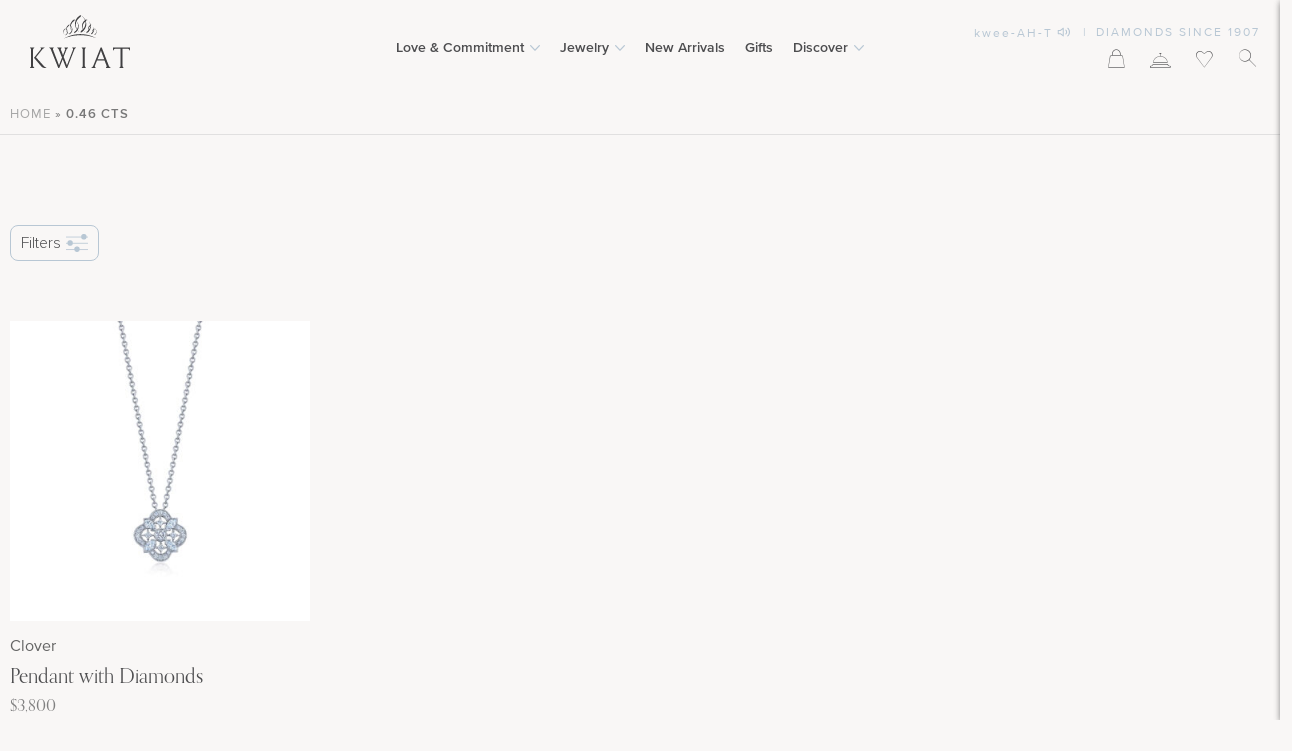

--- FILE ---
content_type: image/svg+xml
request_url: https://kwiat.com/wp-content/uploads/Group-247.svg
body_size: -213
content:
<svg width="27" height="22" viewBox="0 0 27 22" fill="none" xmlns="http://www.w3.org/2000/svg">
<line y1="11.3125" x2="27" y2="11.3125" stroke="#B8C7D4"/>
<line y1="3.71875" x2="27" y2="3.71875" stroke="#B8C7D4"/>
<line y1="18.9062" x2="27" y2="18.9062" stroke="#B8C7D4"/>
<circle cx="21.9375" cy="3.375" r="3.375" fill="#B8C7D4"/>
<circle cx="5.0625" cy="10.9688" r="3.375" fill="#B8C7D4"/>
<circle cx="13.5" cy="18.5625" r="3.375" fill="#B8C7D4"/>
</svg>


--- FILE ---
content_type: text/javascript; charset=utf-8
request_url: https://kwiat.com/wp-content/themes/shop/modules/grid-2.0/js/vide.js?eee
body_size: 1412
content:
!function(e,t){"function"==typeof define&&define.amd?define(["jquery"],t):"object"==typeof exports?t(require("jquery")):t(e.jQuery)}(this,function(e){"use strict";var t={volume:0,playbackRate:1,muted:!0,loop:!0,autoplay:!0,position:"50% 50%",posterType:"detect",resizing:!0,bgColor:"transparent",className:""},o="Not implemented";function i(e){var t,o,i,n,s,r,a,d={};for(a=0,r=(s=e.replace(/\s*:\s*/g,":").replace(/\s*,\s*/g,",").split(",")).length;a<r&&(-1===(o=s[a]).search(/^(http|https|ftp):\/\//)&&-1!==o.search(":"));a++)t=o.indexOf(":"),i=o.substring(0,t),(n=o.substring(t+1))||(n=void 0),"string"==typeof n&&(n="true"===n||"false"!==n&&n),"string"==typeof n&&(n=isNaN(n)?n:+n),d[i]=n;return null==i&&null==n?e:d}function n(n,s,r){if(this.$element=e(n),"string"==typeof s&&(s=i(s)),r?"string"==typeof r&&(r=i(r)):r={},"string"==typeof s)s=s.replace(/\.\w*$/,"");else if("object"==typeof s)for(var a in s)s.hasOwnProperty(a)&&(s[a]=s[a].replace(/\.\w*$/,""));this.settings=e.extend({},t,r),this.path=s;try{this.init()}catch(e){if(e.message!==o)throw e}}n.prototype.init=function(){var t,i,n=this,s=n.path,r=s,a="",d=n.$element,p=n.settings,c=function(e){var t,o,i,n=(e=""+e).split(/\s+/),s="50%",r="50%";for(i=0,t=n.length;i<t;i++)"left"===(o=n[i])?s="0%":"right"===o?s="100%":"top"===o?r="0%":"bottom"===o?r="100%":"center"===o?0===i?s="50%":r="50%":0===i?s=o:r=o;return{x:s,y:r}}(p.position),u=p.posterType;i=n.$wrapper=e("<div>").addClass(p.className).css({position:"absolute","z-index":-1,top:0,left:0,bottom:0,right:0,overflow:"hidden","-webkit-background-size":"cover","-moz-background-size":"cover","-o-background-size":"cover","background-size":"cover","background-color":p.bgColor,"background-repeat":"no-repeat","background-position":c.x+" "+c.y}),"object"==typeof s&&(s.poster?r=s.poster:s.mp4?r=s.mp4:s.webm?r=s.webm:s.ogv&&(r=s.ogv)),"detect"===u?function(t,o){var i=function(){o(this.src)};e('<img src="'+t+'.gif">').on("load",i),e('<img src="'+t+'.jpg">').on("load",i),e('<img src="'+t+'.jpeg">').on("load",i),e('<img src="'+t+'.png">').on("load",i)}(r,function(e){i.css("background-image","url("+e+")")}):"none"!==u&&i.css("background-image","url("+r+"."+u+")"),"static"===d.css("position")&&d.css("position","relative"),d.prepend(i),"object"==typeof s?(s.mp4&&(a+='<source src="'+s.mp4+'.mp4" type="video/mp4">'),s.webm&&(a+='<source src="'+s.webm+'.webm" type="video/webm">'),s.ogv&&(a+='<source src="'+s.ogv+'.ogv" type="video/ogg">'),t=n.$video=e('<video playsinline class="b-loaded">'+a+"</video>")):t=n.$video=e('<video playsinline class="b-loaded" ><source src="'+s+'.mp4" type="video/mp4"><source src="'+s+'.webm" type="video/webm"><source src="'+s+'.ogv" type="video/ogg"></video>');try{t.prop({autoplay:p.autoplay,loop:p.loop,volume:p.volume,muted:p.muted,defaultMuted:p.muted,playbackRate:p.playbackRate,defaultPlaybackRate:p.playbackRate})}catch(e){throw new Error(o)}t.css({margin:"auto",position:"absolute","z-index":-1,top:c.y,left:c.x,"-webkit-transform":"translate(-"+c.x+", -"+c.y+")","-ms-transform":"translate(-"+c.x+", -"+c.y+")","-moz-transform":"translate(-"+c.x+", -"+c.y+")",transform:"translate(-"+c.x+", -"+c.y+")",visibility:"hidden",opacity:0}).one("canplaythrough.vide",function(){n.resize()}).one("playing.vide",function(){t.css({visibility:"visible",opacity:1})}),d.on("resize.vide",function(){p.resizing&&n.resize()}),i.append(t)},n.prototype.getVideoObject=function(){return this.$video[0]},n.prototype.resize=function(){if(this.$video){var e=this.$wrapper,t=this.$video,o=t[0],i=o.videoHeight,n=o.videoWidth,s=e.height(),r=e.width();r/n>s/i?t.css({width:r+2,height:"auto"}):t.css({width:"auto",height:s+2})}},n.prototype.destroy=function(){delete e.vide.lookup[this.index],this.$video&&this.$video.off("vide"),this.$element.off("vide").removeData("vide"),this.$wrapper.remove()},e.vide={lookup:[]},e.fn.vide=function(t,o){var i;return this.each(function(){(i=e.data(this,"vide"))&&i.destroy(),(i=new n(this,t,o)).index=e.vide.lookup.push(i)-1,e.data(this,"vide",i)}),this},e(document).ready(function(){var t=e(window);t.on("resize.vide",function(){for(var t,o=e.vide.lookup.length,i=0;i<o;i++)(t=e.vide.lookup[i])&&t.settings.resizing&&t.resize()}),t.on("load.vide",function(){for(var t,o=e.vide.lookup.length,i=0;i<o;i++)(t=e.vide.lookup[i])&&t.settings.resizing&&t.resize()}),t.on("scroll.vide",function(){for(var t,o=e.vide.lookup.length,i=0;i<o;i++)(t=e.vide.lookup[i])&&t.settings.resizing&&t.resize()}),t.on("unload.vide",function(){return!1}),e(document).find("[data-vide-bg]").each(function(t,o){var i=e(o),n=i.data("vide-options"),s=i.data("vide-bg");i.vide(s,n)})})});
jQuery(window).on('load',function () {
    
    if(jQuery('.grid-2-0-video-bg').length>0){
        var instance = jQuery('.grid-2-0-video-bg').data('vide');
          instance.resize();
    }
})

● **Work instructions**
The answer must consist of every line from the entries above that contains "grid".

● **Exercise result**
request_url: https://kwiat.com/wp-content/themes/shop/modules/grid-2.0/js/vide.js?eee
    if(jQuery('.grid-2-0-video-bg').length>0){
        var instance = jQuery('.grid-2-0-video-bg').data('vide');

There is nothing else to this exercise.